Various drugs act by varying mechanisms to relieve the symptoms of OSMF. Thus, this study was performed to assess the role of oral multi-drug therapy using lycopene, beta-carotene, zinc, selenium, copper, alpha-lipoic acid, and alpha-tocopheryl acetate for the management of OSMF.  Lycopene, alpha-lipoic acid, and beta-carotene are strong anti-oxidant [24]. Alpha tocopheryl acetate has anticancer properties [29]. Trace elements like zinc, selenium, copper are essential for various cellular functions [30]. Zinc enhances immunity by increasing the function of cell mediating innate immunity, NKs, and neutrophils.
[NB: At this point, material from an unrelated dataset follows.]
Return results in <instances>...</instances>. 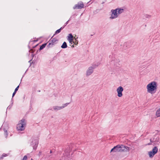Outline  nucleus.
I'll return each instance as SVG.
<instances>
[{"mask_svg": "<svg viewBox=\"0 0 160 160\" xmlns=\"http://www.w3.org/2000/svg\"><path fill=\"white\" fill-rule=\"evenodd\" d=\"M19 88V86H17V87L15 88V92H17V91L18 90V88Z\"/></svg>", "mask_w": 160, "mask_h": 160, "instance_id": "nucleus-26", "label": "nucleus"}, {"mask_svg": "<svg viewBox=\"0 0 160 160\" xmlns=\"http://www.w3.org/2000/svg\"><path fill=\"white\" fill-rule=\"evenodd\" d=\"M148 154L149 157L151 158H152L154 155L153 154V152H152L151 151L148 152Z\"/></svg>", "mask_w": 160, "mask_h": 160, "instance_id": "nucleus-18", "label": "nucleus"}, {"mask_svg": "<svg viewBox=\"0 0 160 160\" xmlns=\"http://www.w3.org/2000/svg\"><path fill=\"white\" fill-rule=\"evenodd\" d=\"M129 43L128 42H125L124 43V48L125 49H126L128 47V45Z\"/></svg>", "mask_w": 160, "mask_h": 160, "instance_id": "nucleus-14", "label": "nucleus"}, {"mask_svg": "<svg viewBox=\"0 0 160 160\" xmlns=\"http://www.w3.org/2000/svg\"><path fill=\"white\" fill-rule=\"evenodd\" d=\"M121 146H122V149H124V150L126 149L128 151L130 150L129 147L124 146L123 145H121Z\"/></svg>", "mask_w": 160, "mask_h": 160, "instance_id": "nucleus-16", "label": "nucleus"}, {"mask_svg": "<svg viewBox=\"0 0 160 160\" xmlns=\"http://www.w3.org/2000/svg\"><path fill=\"white\" fill-rule=\"evenodd\" d=\"M62 109V106L60 107V106H54L53 107V109L55 111H57L58 110H61Z\"/></svg>", "mask_w": 160, "mask_h": 160, "instance_id": "nucleus-12", "label": "nucleus"}, {"mask_svg": "<svg viewBox=\"0 0 160 160\" xmlns=\"http://www.w3.org/2000/svg\"><path fill=\"white\" fill-rule=\"evenodd\" d=\"M93 69L92 67H90L86 72V76H88L91 75L93 72Z\"/></svg>", "mask_w": 160, "mask_h": 160, "instance_id": "nucleus-9", "label": "nucleus"}, {"mask_svg": "<svg viewBox=\"0 0 160 160\" xmlns=\"http://www.w3.org/2000/svg\"><path fill=\"white\" fill-rule=\"evenodd\" d=\"M2 159V157H1L0 158V160H1V159Z\"/></svg>", "mask_w": 160, "mask_h": 160, "instance_id": "nucleus-32", "label": "nucleus"}, {"mask_svg": "<svg viewBox=\"0 0 160 160\" xmlns=\"http://www.w3.org/2000/svg\"><path fill=\"white\" fill-rule=\"evenodd\" d=\"M58 40L55 38H52V37L50 39L49 41L48 44L47 46L49 48H51L56 43V42Z\"/></svg>", "mask_w": 160, "mask_h": 160, "instance_id": "nucleus-5", "label": "nucleus"}, {"mask_svg": "<svg viewBox=\"0 0 160 160\" xmlns=\"http://www.w3.org/2000/svg\"><path fill=\"white\" fill-rule=\"evenodd\" d=\"M117 92L118 93V96L121 97L122 96V92L123 91V88L122 86L119 87L117 89Z\"/></svg>", "mask_w": 160, "mask_h": 160, "instance_id": "nucleus-7", "label": "nucleus"}, {"mask_svg": "<svg viewBox=\"0 0 160 160\" xmlns=\"http://www.w3.org/2000/svg\"><path fill=\"white\" fill-rule=\"evenodd\" d=\"M145 17L146 18H150L151 17V15H150L146 14L145 15Z\"/></svg>", "mask_w": 160, "mask_h": 160, "instance_id": "nucleus-24", "label": "nucleus"}, {"mask_svg": "<svg viewBox=\"0 0 160 160\" xmlns=\"http://www.w3.org/2000/svg\"><path fill=\"white\" fill-rule=\"evenodd\" d=\"M158 149L157 147H154L151 151L153 153V154L155 155L158 152Z\"/></svg>", "mask_w": 160, "mask_h": 160, "instance_id": "nucleus-13", "label": "nucleus"}, {"mask_svg": "<svg viewBox=\"0 0 160 160\" xmlns=\"http://www.w3.org/2000/svg\"><path fill=\"white\" fill-rule=\"evenodd\" d=\"M70 43L72 44V42H73V39H69V40H68Z\"/></svg>", "mask_w": 160, "mask_h": 160, "instance_id": "nucleus-25", "label": "nucleus"}, {"mask_svg": "<svg viewBox=\"0 0 160 160\" xmlns=\"http://www.w3.org/2000/svg\"><path fill=\"white\" fill-rule=\"evenodd\" d=\"M6 156H6V155L5 154H3V155H2V157L3 158V157H6Z\"/></svg>", "mask_w": 160, "mask_h": 160, "instance_id": "nucleus-30", "label": "nucleus"}, {"mask_svg": "<svg viewBox=\"0 0 160 160\" xmlns=\"http://www.w3.org/2000/svg\"><path fill=\"white\" fill-rule=\"evenodd\" d=\"M117 11L116 9H112L111 10L112 14L110 18L111 19H113L118 17V14Z\"/></svg>", "mask_w": 160, "mask_h": 160, "instance_id": "nucleus-6", "label": "nucleus"}, {"mask_svg": "<svg viewBox=\"0 0 160 160\" xmlns=\"http://www.w3.org/2000/svg\"><path fill=\"white\" fill-rule=\"evenodd\" d=\"M147 92L151 94L155 93L157 89V84L156 82L153 81L149 83L147 86Z\"/></svg>", "mask_w": 160, "mask_h": 160, "instance_id": "nucleus-1", "label": "nucleus"}, {"mask_svg": "<svg viewBox=\"0 0 160 160\" xmlns=\"http://www.w3.org/2000/svg\"><path fill=\"white\" fill-rule=\"evenodd\" d=\"M49 110H52V108L51 109H49Z\"/></svg>", "mask_w": 160, "mask_h": 160, "instance_id": "nucleus-33", "label": "nucleus"}, {"mask_svg": "<svg viewBox=\"0 0 160 160\" xmlns=\"http://www.w3.org/2000/svg\"><path fill=\"white\" fill-rule=\"evenodd\" d=\"M124 151V149H122L121 145H118L114 147L111 150L110 152H119Z\"/></svg>", "mask_w": 160, "mask_h": 160, "instance_id": "nucleus-3", "label": "nucleus"}, {"mask_svg": "<svg viewBox=\"0 0 160 160\" xmlns=\"http://www.w3.org/2000/svg\"><path fill=\"white\" fill-rule=\"evenodd\" d=\"M73 36L72 35V34H69L68 36V38L67 39L69 40V39H73Z\"/></svg>", "mask_w": 160, "mask_h": 160, "instance_id": "nucleus-19", "label": "nucleus"}, {"mask_svg": "<svg viewBox=\"0 0 160 160\" xmlns=\"http://www.w3.org/2000/svg\"><path fill=\"white\" fill-rule=\"evenodd\" d=\"M73 144H71L69 146L67 147V148L65 151V153L64 154L65 156H68L70 155V152L72 150V147H73Z\"/></svg>", "mask_w": 160, "mask_h": 160, "instance_id": "nucleus-4", "label": "nucleus"}, {"mask_svg": "<svg viewBox=\"0 0 160 160\" xmlns=\"http://www.w3.org/2000/svg\"><path fill=\"white\" fill-rule=\"evenodd\" d=\"M73 43H74L75 44H77L78 43V42L76 41L75 42L73 41Z\"/></svg>", "mask_w": 160, "mask_h": 160, "instance_id": "nucleus-29", "label": "nucleus"}, {"mask_svg": "<svg viewBox=\"0 0 160 160\" xmlns=\"http://www.w3.org/2000/svg\"><path fill=\"white\" fill-rule=\"evenodd\" d=\"M99 65V64L98 63H97V64H93L92 65V66H91L92 67L93 69L97 68Z\"/></svg>", "mask_w": 160, "mask_h": 160, "instance_id": "nucleus-20", "label": "nucleus"}, {"mask_svg": "<svg viewBox=\"0 0 160 160\" xmlns=\"http://www.w3.org/2000/svg\"><path fill=\"white\" fill-rule=\"evenodd\" d=\"M47 43H45L42 44L40 47L39 48V50H41L44 48L47 45Z\"/></svg>", "mask_w": 160, "mask_h": 160, "instance_id": "nucleus-17", "label": "nucleus"}, {"mask_svg": "<svg viewBox=\"0 0 160 160\" xmlns=\"http://www.w3.org/2000/svg\"><path fill=\"white\" fill-rule=\"evenodd\" d=\"M50 153H52V151L51 150L50 151Z\"/></svg>", "mask_w": 160, "mask_h": 160, "instance_id": "nucleus-35", "label": "nucleus"}, {"mask_svg": "<svg viewBox=\"0 0 160 160\" xmlns=\"http://www.w3.org/2000/svg\"><path fill=\"white\" fill-rule=\"evenodd\" d=\"M64 27H61L60 29L57 30L56 32H55V34H57L58 33H60L61 32V30L62 29H63L64 28Z\"/></svg>", "mask_w": 160, "mask_h": 160, "instance_id": "nucleus-21", "label": "nucleus"}, {"mask_svg": "<svg viewBox=\"0 0 160 160\" xmlns=\"http://www.w3.org/2000/svg\"><path fill=\"white\" fill-rule=\"evenodd\" d=\"M115 9L117 11V12L118 15L123 12L124 11V9L121 8H117Z\"/></svg>", "mask_w": 160, "mask_h": 160, "instance_id": "nucleus-11", "label": "nucleus"}, {"mask_svg": "<svg viewBox=\"0 0 160 160\" xmlns=\"http://www.w3.org/2000/svg\"><path fill=\"white\" fill-rule=\"evenodd\" d=\"M38 143V142L37 140H35L32 142L31 145L32 146L33 149L35 150L37 148Z\"/></svg>", "mask_w": 160, "mask_h": 160, "instance_id": "nucleus-8", "label": "nucleus"}, {"mask_svg": "<svg viewBox=\"0 0 160 160\" xmlns=\"http://www.w3.org/2000/svg\"><path fill=\"white\" fill-rule=\"evenodd\" d=\"M4 134L5 135V136L6 138H7L8 136V133L7 131L5 129H4Z\"/></svg>", "mask_w": 160, "mask_h": 160, "instance_id": "nucleus-22", "label": "nucleus"}, {"mask_svg": "<svg viewBox=\"0 0 160 160\" xmlns=\"http://www.w3.org/2000/svg\"><path fill=\"white\" fill-rule=\"evenodd\" d=\"M26 122L24 119H22L17 124V128L18 130L22 131L24 130L26 126Z\"/></svg>", "mask_w": 160, "mask_h": 160, "instance_id": "nucleus-2", "label": "nucleus"}, {"mask_svg": "<svg viewBox=\"0 0 160 160\" xmlns=\"http://www.w3.org/2000/svg\"><path fill=\"white\" fill-rule=\"evenodd\" d=\"M41 153H42L40 151V152H39V156L40 155H41Z\"/></svg>", "mask_w": 160, "mask_h": 160, "instance_id": "nucleus-31", "label": "nucleus"}, {"mask_svg": "<svg viewBox=\"0 0 160 160\" xmlns=\"http://www.w3.org/2000/svg\"><path fill=\"white\" fill-rule=\"evenodd\" d=\"M61 48H67V45L66 42H64L61 46Z\"/></svg>", "mask_w": 160, "mask_h": 160, "instance_id": "nucleus-15", "label": "nucleus"}, {"mask_svg": "<svg viewBox=\"0 0 160 160\" xmlns=\"http://www.w3.org/2000/svg\"><path fill=\"white\" fill-rule=\"evenodd\" d=\"M16 92H15V91H14V92H13V93L12 94V98H13L14 96L15 95V94H16Z\"/></svg>", "mask_w": 160, "mask_h": 160, "instance_id": "nucleus-28", "label": "nucleus"}, {"mask_svg": "<svg viewBox=\"0 0 160 160\" xmlns=\"http://www.w3.org/2000/svg\"><path fill=\"white\" fill-rule=\"evenodd\" d=\"M69 104V103H66L64 104H63L62 106V109L67 106Z\"/></svg>", "mask_w": 160, "mask_h": 160, "instance_id": "nucleus-23", "label": "nucleus"}, {"mask_svg": "<svg viewBox=\"0 0 160 160\" xmlns=\"http://www.w3.org/2000/svg\"><path fill=\"white\" fill-rule=\"evenodd\" d=\"M150 141L151 142H152V139H150Z\"/></svg>", "mask_w": 160, "mask_h": 160, "instance_id": "nucleus-34", "label": "nucleus"}, {"mask_svg": "<svg viewBox=\"0 0 160 160\" xmlns=\"http://www.w3.org/2000/svg\"><path fill=\"white\" fill-rule=\"evenodd\" d=\"M150 144H150V143H148V145H150Z\"/></svg>", "mask_w": 160, "mask_h": 160, "instance_id": "nucleus-36", "label": "nucleus"}, {"mask_svg": "<svg viewBox=\"0 0 160 160\" xmlns=\"http://www.w3.org/2000/svg\"><path fill=\"white\" fill-rule=\"evenodd\" d=\"M84 5L82 3H78V4L75 5V6L73 7V8L74 9H81L84 8Z\"/></svg>", "mask_w": 160, "mask_h": 160, "instance_id": "nucleus-10", "label": "nucleus"}, {"mask_svg": "<svg viewBox=\"0 0 160 160\" xmlns=\"http://www.w3.org/2000/svg\"><path fill=\"white\" fill-rule=\"evenodd\" d=\"M70 20V19H69L65 23V24H66V25H64V26L63 27H64L68 24V21Z\"/></svg>", "mask_w": 160, "mask_h": 160, "instance_id": "nucleus-27", "label": "nucleus"}]
</instances>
It also increases cytokine production, macrophages, thereby aiding in phagocytosis and intercellular killing [31]. In this study multidrug combination therapy was administered to patients with very early (mouth opening >35 mm), early (mouth opening between 25-35mm), and moderately advanced stage of OSMF (mouth opening between 15-25mm). An increased mouth opening and reduced burning sensation were reported in all OSMF groups. Maximum improvement in mouth opening and relief from burning sensation was reported in cases with early-stage OSMF (group 2), which was statistically superior when compared with group 1 (very early stage) and group 2 (moderately advanced stage).

Conclusion

Oral multidrug therapy using a combination of lycopene, beta-carotene, zinc, selenium, copper, alpha-lipoic acid, alpha-tocopheryl acetate was effective in the improvement of burning sensation symptoms and mouth opening in OSMF patients. The combination therapy was most effective in patients with early-stage OSMF (mouth opening between 25 to 35 mm).

Acknowledgments: None

Conflict of interest: None

Financial support: None

Ethics statement: The study was conducted after approval (KIMSDU/IEC/04/201) from the institutional ethical committee of Krishna Institute of Medical Sciences Deemed to be University (KIMSDU/IEC/04/201).